This is actually a question that's plagued me for a while. I had several discussions with professors back when I was getting my second totally useless graduate degree (kidding! - see link) back in Florida about the accuracy of using "free and reduced lunch" as a measure of student poverty.
The answer, basically, is that it's the best tool we've got. We don't go around and take surveys on students' economic backgrounds, because that would be expensive and intrusive and probably not much more accurate than using "free lunch" data.
But, once again, "reformers" like NJ Senator Mike Dougherty - who wants to distribute state aid equally, regardless of student characteristics - haven't thought this through:
Gee, poor people without supporting documents - what are the odds? Are we really prepared to spend all kinds of new money to deal with this "problem"?
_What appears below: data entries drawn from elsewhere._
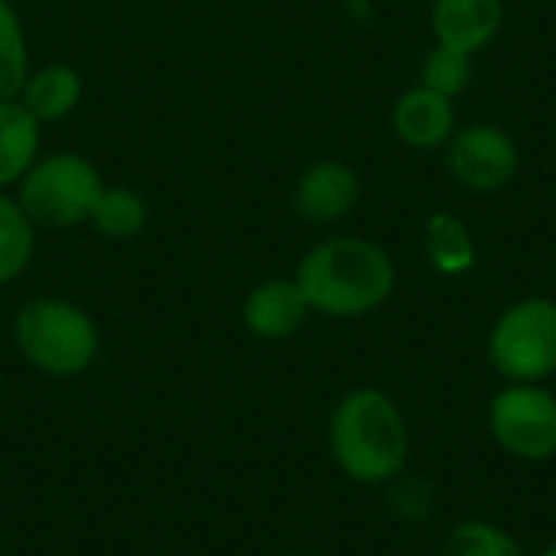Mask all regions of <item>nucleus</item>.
Segmentation results:
<instances>
[{"label": "nucleus", "instance_id": "20", "mask_svg": "<svg viewBox=\"0 0 556 556\" xmlns=\"http://www.w3.org/2000/svg\"><path fill=\"white\" fill-rule=\"evenodd\" d=\"M388 505H391L394 518L417 525L433 515V489L427 479L401 472L394 482H388Z\"/></svg>", "mask_w": 556, "mask_h": 556}, {"label": "nucleus", "instance_id": "4", "mask_svg": "<svg viewBox=\"0 0 556 556\" xmlns=\"http://www.w3.org/2000/svg\"><path fill=\"white\" fill-rule=\"evenodd\" d=\"M489 362L508 384H541L556 375V300L525 296L489 332Z\"/></svg>", "mask_w": 556, "mask_h": 556}, {"label": "nucleus", "instance_id": "10", "mask_svg": "<svg viewBox=\"0 0 556 556\" xmlns=\"http://www.w3.org/2000/svg\"><path fill=\"white\" fill-rule=\"evenodd\" d=\"M456 101L414 85L391 108V130L410 150H443L456 134Z\"/></svg>", "mask_w": 556, "mask_h": 556}, {"label": "nucleus", "instance_id": "2", "mask_svg": "<svg viewBox=\"0 0 556 556\" xmlns=\"http://www.w3.org/2000/svg\"><path fill=\"white\" fill-rule=\"evenodd\" d=\"M329 456L355 485H388L407 469L410 433L401 407L381 388H355L329 417Z\"/></svg>", "mask_w": 556, "mask_h": 556}, {"label": "nucleus", "instance_id": "21", "mask_svg": "<svg viewBox=\"0 0 556 556\" xmlns=\"http://www.w3.org/2000/svg\"><path fill=\"white\" fill-rule=\"evenodd\" d=\"M541 556H556V541H554V544H551V547H547V551H544V554H541Z\"/></svg>", "mask_w": 556, "mask_h": 556}, {"label": "nucleus", "instance_id": "15", "mask_svg": "<svg viewBox=\"0 0 556 556\" xmlns=\"http://www.w3.org/2000/svg\"><path fill=\"white\" fill-rule=\"evenodd\" d=\"M147 202L124 186H104L101 195L94 199V208L88 215V225L108 238V241H130L147 228Z\"/></svg>", "mask_w": 556, "mask_h": 556}, {"label": "nucleus", "instance_id": "12", "mask_svg": "<svg viewBox=\"0 0 556 556\" xmlns=\"http://www.w3.org/2000/svg\"><path fill=\"white\" fill-rule=\"evenodd\" d=\"M78 101H81V75L65 62H52V65L29 72V78L20 91V104L39 124L68 117L78 108Z\"/></svg>", "mask_w": 556, "mask_h": 556}, {"label": "nucleus", "instance_id": "11", "mask_svg": "<svg viewBox=\"0 0 556 556\" xmlns=\"http://www.w3.org/2000/svg\"><path fill=\"white\" fill-rule=\"evenodd\" d=\"M505 26V0H433L430 29L440 46L482 52Z\"/></svg>", "mask_w": 556, "mask_h": 556}, {"label": "nucleus", "instance_id": "7", "mask_svg": "<svg viewBox=\"0 0 556 556\" xmlns=\"http://www.w3.org/2000/svg\"><path fill=\"white\" fill-rule=\"evenodd\" d=\"M443 153L450 176L476 195L502 192L505 186L515 182L521 169L518 140L502 124L492 121H472L456 127Z\"/></svg>", "mask_w": 556, "mask_h": 556}, {"label": "nucleus", "instance_id": "14", "mask_svg": "<svg viewBox=\"0 0 556 556\" xmlns=\"http://www.w3.org/2000/svg\"><path fill=\"white\" fill-rule=\"evenodd\" d=\"M424 244H427L430 267L443 277H459L476 267V257H479L476 238H472L469 225L463 218H456L453 212H433L427 218Z\"/></svg>", "mask_w": 556, "mask_h": 556}, {"label": "nucleus", "instance_id": "9", "mask_svg": "<svg viewBox=\"0 0 556 556\" xmlns=\"http://www.w3.org/2000/svg\"><path fill=\"white\" fill-rule=\"evenodd\" d=\"M309 303L293 277H270L251 287L241 306L244 329L264 342H283L296 336L309 319Z\"/></svg>", "mask_w": 556, "mask_h": 556}, {"label": "nucleus", "instance_id": "22", "mask_svg": "<svg viewBox=\"0 0 556 556\" xmlns=\"http://www.w3.org/2000/svg\"><path fill=\"white\" fill-rule=\"evenodd\" d=\"M0 556H3V531H0Z\"/></svg>", "mask_w": 556, "mask_h": 556}, {"label": "nucleus", "instance_id": "1", "mask_svg": "<svg viewBox=\"0 0 556 556\" xmlns=\"http://www.w3.org/2000/svg\"><path fill=\"white\" fill-rule=\"evenodd\" d=\"M293 280L313 313L329 319H362L391 300L397 270L378 241L339 235L313 244L300 257Z\"/></svg>", "mask_w": 556, "mask_h": 556}, {"label": "nucleus", "instance_id": "23", "mask_svg": "<svg viewBox=\"0 0 556 556\" xmlns=\"http://www.w3.org/2000/svg\"><path fill=\"white\" fill-rule=\"evenodd\" d=\"M290 556H309V554H290Z\"/></svg>", "mask_w": 556, "mask_h": 556}, {"label": "nucleus", "instance_id": "3", "mask_svg": "<svg viewBox=\"0 0 556 556\" xmlns=\"http://www.w3.org/2000/svg\"><path fill=\"white\" fill-rule=\"evenodd\" d=\"M13 345L23 362L49 378L85 375L101 352L98 323L62 296H36L13 316Z\"/></svg>", "mask_w": 556, "mask_h": 556}, {"label": "nucleus", "instance_id": "16", "mask_svg": "<svg viewBox=\"0 0 556 556\" xmlns=\"http://www.w3.org/2000/svg\"><path fill=\"white\" fill-rule=\"evenodd\" d=\"M36 225L26 218L16 199H7L0 192V287L13 283L20 274H26L36 248Z\"/></svg>", "mask_w": 556, "mask_h": 556}, {"label": "nucleus", "instance_id": "17", "mask_svg": "<svg viewBox=\"0 0 556 556\" xmlns=\"http://www.w3.org/2000/svg\"><path fill=\"white\" fill-rule=\"evenodd\" d=\"M472 75H476V55L433 42V49L420 62V72H417L420 81L417 85L456 101L472 85Z\"/></svg>", "mask_w": 556, "mask_h": 556}, {"label": "nucleus", "instance_id": "19", "mask_svg": "<svg viewBox=\"0 0 556 556\" xmlns=\"http://www.w3.org/2000/svg\"><path fill=\"white\" fill-rule=\"evenodd\" d=\"M443 556H528V551L492 521H463L450 531Z\"/></svg>", "mask_w": 556, "mask_h": 556}, {"label": "nucleus", "instance_id": "13", "mask_svg": "<svg viewBox=\"0 0 556 556\" xmlns=\"http://www.w3.org/2000/svg\"><path fill=\"white\" fill-rule=\"evenodd\" d=\"M39 160V121L13 101H0V189L16 186Z\"/></svg>", "mask_w": 556, "mask_h": 556}, {"label": "nucleus", "instance_id": "8", "mask_svg": "<svg viewBox=\"0 0 556 556\" xmlns=\"http://www.w3.org/2000/svg\"><path fill=\"white\" fill-rule=\"evenodd\" d=\"M358 199H362V179L342 160L309 163L293 186V208L300 218L313 225H332L352 215Z\"/></svg>", "mask_w": 556, "mask_h": 556}, {"label": "nucleus", "instance_id": "6", "mask_svg": "<svg viewBox=\"0 0 556 556\" xmlns=\"http://www.w3.org/2000/svg\"><path fill=\"white\" fill-rule=\"evenodd\" d=\"M495 443L521 463L556 456V394L544 384H505L489 404Z\"/></svg>", "mask_w": 556, "mask_h": 556}, {"label": "nucleus", "instance_id": "5", "mask_svg": "<svg viewBox=\"0 0 556 556\" xmlns=\"http://www.w3.org/2000/svg\"><path fill=\"white\" fill-rule=\"evenodd\" d=\"M20 208L33 225L75 228L85 225L104 182L98 169L78 153H52L36 160L16 182Z\"/></svg>", "mask_w": 556, "mask_h": 556}, {"label": "nucleus", "instance_id": "18", "mask_svg": "<svg viewBox=\"0 0 556 556\" xmlns=\"http://www.w3.org/2000/svg\"><path fill=\"white\" fill-rule=\"evenodd\" d=\"M29 78L26 33L10 0H0V101L20 98Z\"/></svg>", "mask_w": 556, "mask_h": 556}]
</instances>
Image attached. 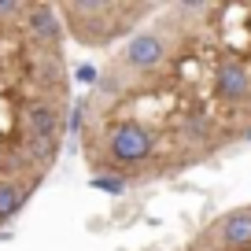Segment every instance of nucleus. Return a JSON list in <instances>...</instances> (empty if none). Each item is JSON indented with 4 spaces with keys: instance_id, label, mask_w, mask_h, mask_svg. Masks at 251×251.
Listing matches in <instances>:
<instances>
[{
    "instance_id": "7ed1b4c3",
    "label": "nucleus",
    "mask_w": 251,
    "mask_h": 251,
    "mask_svg": "<svg viewBox=\"0 0 251 251\" xmlns=\"http://www.w3.org/2000/svg\"><path fill=\"white\" fill-rule=\"evenodd\" d=\"M170 37H166L163 30H137L129 33V41H126L122 48H118L115 55V71L129 74L133 81H144V78H155L159 71L166 67V59H170Z\"/></svg>"
},
{
    "instance_id": "423d86ee",
    "label": "nucleus",
    "mask_w": 251,
    "mask_h": 251,
    "mask_svg": "<svg viewBox=\"0 0 251 251\" xmlns=\"http://www.w3.org/2000/svg\"><path fill=\"white\" fill-rule=\"evenodd\" d=\"M23 37L37 48L63 52V19L55 4H23Z\"/></svg>"
},
{
    "instance_id": "f03ea898",
    "label": "nucleus",
    "mask_w": 251,
    "mask_h": 251,
    "mask_svg": "<svg viewBox=\"0 0 251 251\" xmlns=\"http://www.w3.org/2000/svg\"><path fill=\"white\" fill-rule=\"evenodd\" d=\"M63 33H71L85 48H103L118 37H129L141 19L163 11L159 4H55Z\"/></svg>"
},
{
    "instance_id": "f257e3e1",
    "label": "nucleus",
    "mask_w": 251,
    "mask_h": 251,
    "mask_svg": "<svg viewBox=\"0 0 251 251\" xmlns=\"http://www.w3.org/2000/svg\"><path fill=\"white\" fill-rule=\"evenodd\" d=\"M159 155V137L141 118H111L89 129V159L93 166H107L115 174L133 177L137 170H148Z\"/></svg>"
},
{
    "instance_id": "20e7f679",
    "label": "nucleus",
    "mask_w": 251,
    "mask_h": 251,
    "mask_svg": "<svg viewBox=\"0 0 251 251\" xmlns=\"http://www.w3.org/2000/svg\"><path fill=\"white\" fill-rule=\"evenodd\" d=\"M211 89L226 107H251V63L236 52H226L211 63Z\"/></svg>"
},
{
    "instance_id": "39448f33",
    "label": "nucleus",
    "mask_w": 251,
    "mask_h": 251,
    "mask_svg": "<svg viewBox=\"0 0 251 251\" xmlns=\"http://www.w3.org/2000/svg\"><path fill=\"white\" fill-rule=\"evenodd\" d=\"M200 248L207 251H251V207H236L218 214L200 236Z\"/></svg>"
}]
</instances>
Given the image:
This reminds me of the plan to expand testing to all different grades and subject areas just to have more (bad) data to "evaluate" teachers. Are we really going to divert some more of our limited resources away from the classroom and toward programs that only serve to make corporate reformers feel better about themselves?
Of course, Dougherty's plan would eliminate the need for any data on student poverty; if every kid gets the same amount of state aid, why even track where the poor kids are? In fact, he would probably sleep better at night, blissfully ignorant of the damage he's doing, if he didn't know how much money he took away from the kids who need it the most.